All the same

September 4, 2008 at 5:16 pm | Posted in Uncategorized | Leave a comment

Well, I did get paid today.  But the tightwad in me can’t bear to part with that much money all at once, so I’m pacing myself with respect to application submission.  I used up all my free and cheap spots, and there are still about 30 programs I’m interested in.

I’m also still hoping not to have to apply any further.  Although as each day passes, it seems more and more imperative to hedge my bets.  And the amount of money I’m willing to spend to do so increases, the longer my uncertainty continues.  

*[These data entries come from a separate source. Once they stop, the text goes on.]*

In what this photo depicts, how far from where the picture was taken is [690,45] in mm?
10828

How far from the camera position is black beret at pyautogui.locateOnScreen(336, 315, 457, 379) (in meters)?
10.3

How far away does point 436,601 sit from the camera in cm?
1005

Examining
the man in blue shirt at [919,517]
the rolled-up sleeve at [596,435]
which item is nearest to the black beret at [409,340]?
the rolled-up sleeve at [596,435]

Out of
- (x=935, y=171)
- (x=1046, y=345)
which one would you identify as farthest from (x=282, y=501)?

It’s the typical risk/reward curve, with the added dimension of time.  Most behavior conforms to it. Over the years, I’ve found that if someone’s behavior appears not to, it’s simply because I’m not accounting correctly for that particular person’s perception of risk.

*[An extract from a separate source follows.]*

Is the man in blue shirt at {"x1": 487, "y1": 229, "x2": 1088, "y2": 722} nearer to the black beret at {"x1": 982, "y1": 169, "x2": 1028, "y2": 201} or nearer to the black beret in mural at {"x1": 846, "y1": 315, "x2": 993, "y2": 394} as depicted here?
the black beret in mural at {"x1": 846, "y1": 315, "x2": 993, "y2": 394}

In fact, that particular universality is the reason I changed majors in college.  I had started as an economics major, mostly to game the system.  In reality I was undecided.  But being an undecided major at that time, at my undergrad, meant waiting in line for hours and hours to do any kind of academic paperwork: registration, advising, adding and dropping classes…all the lines for undecided students were ridiculously long.  And the quality of advising is always inversely proportional to the number of students requiring it.

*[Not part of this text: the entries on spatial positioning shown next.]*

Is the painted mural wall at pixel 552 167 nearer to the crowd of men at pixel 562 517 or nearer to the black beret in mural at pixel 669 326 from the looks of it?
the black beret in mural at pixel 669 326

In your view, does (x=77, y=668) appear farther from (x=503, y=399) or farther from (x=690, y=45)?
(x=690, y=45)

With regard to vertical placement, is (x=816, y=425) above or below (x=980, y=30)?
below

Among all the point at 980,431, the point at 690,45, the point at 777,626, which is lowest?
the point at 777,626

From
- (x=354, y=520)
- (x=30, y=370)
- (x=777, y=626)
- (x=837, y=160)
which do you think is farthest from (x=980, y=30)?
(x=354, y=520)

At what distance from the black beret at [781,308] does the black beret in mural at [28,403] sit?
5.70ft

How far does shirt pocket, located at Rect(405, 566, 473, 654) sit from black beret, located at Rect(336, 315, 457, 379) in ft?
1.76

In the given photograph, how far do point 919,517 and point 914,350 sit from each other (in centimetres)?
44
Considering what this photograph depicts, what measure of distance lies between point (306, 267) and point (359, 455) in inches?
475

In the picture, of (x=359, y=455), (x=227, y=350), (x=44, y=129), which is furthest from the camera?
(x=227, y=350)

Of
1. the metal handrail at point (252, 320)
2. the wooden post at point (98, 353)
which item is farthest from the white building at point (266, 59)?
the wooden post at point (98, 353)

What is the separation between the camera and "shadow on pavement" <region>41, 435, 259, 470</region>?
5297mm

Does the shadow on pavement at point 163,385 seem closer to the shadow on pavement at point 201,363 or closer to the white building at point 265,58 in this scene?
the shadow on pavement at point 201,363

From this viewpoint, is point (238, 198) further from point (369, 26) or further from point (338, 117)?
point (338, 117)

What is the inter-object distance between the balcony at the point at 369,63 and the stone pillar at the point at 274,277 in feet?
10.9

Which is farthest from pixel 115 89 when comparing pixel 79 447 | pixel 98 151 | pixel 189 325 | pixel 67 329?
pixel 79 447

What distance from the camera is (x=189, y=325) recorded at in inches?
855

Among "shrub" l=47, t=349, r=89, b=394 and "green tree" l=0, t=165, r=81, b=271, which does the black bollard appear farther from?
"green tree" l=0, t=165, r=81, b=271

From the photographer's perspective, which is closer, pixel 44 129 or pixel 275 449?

Economics, on the other hand, had no lines for any of these things.  It also had the absolute fewest required courses of any major at the school.  I had checked into the matter pretty thoroughly, so I knew that it would give me plenty of room in my schedule to explore other things.
I did take a few economics courses to mollify my advisor, though.  One of them was international economics.  And I don’t know what possessed me, but one day I took out the book and just flipped through the pages like it was one of those homemade cartoon booklets–you know, the ones where you flip through the pages really fast so it looks like the figures are moving.  Anyway, when I did so, it struck me that every single graph in that book looked essentially the same.  The only differences were in the slopes of the lines and the variables they represented.  The fundamental relationship between the variables was identical.
I was so disillusioned.  The professor was making it all sound so complicated, when in reality it was just one fundamental concept, with applications that differ only in the details.  I decided to stop wasting my time with the social and behavioral sciences, and instead learn something real and useful.
So now I kind of look at everything in the social and behavioral sciences as some variation on a theme, and it makes a surprisingly excellent framework for understanding actions at the individual level as well.  The trick, as with any kind of math, is accounting for all the variables.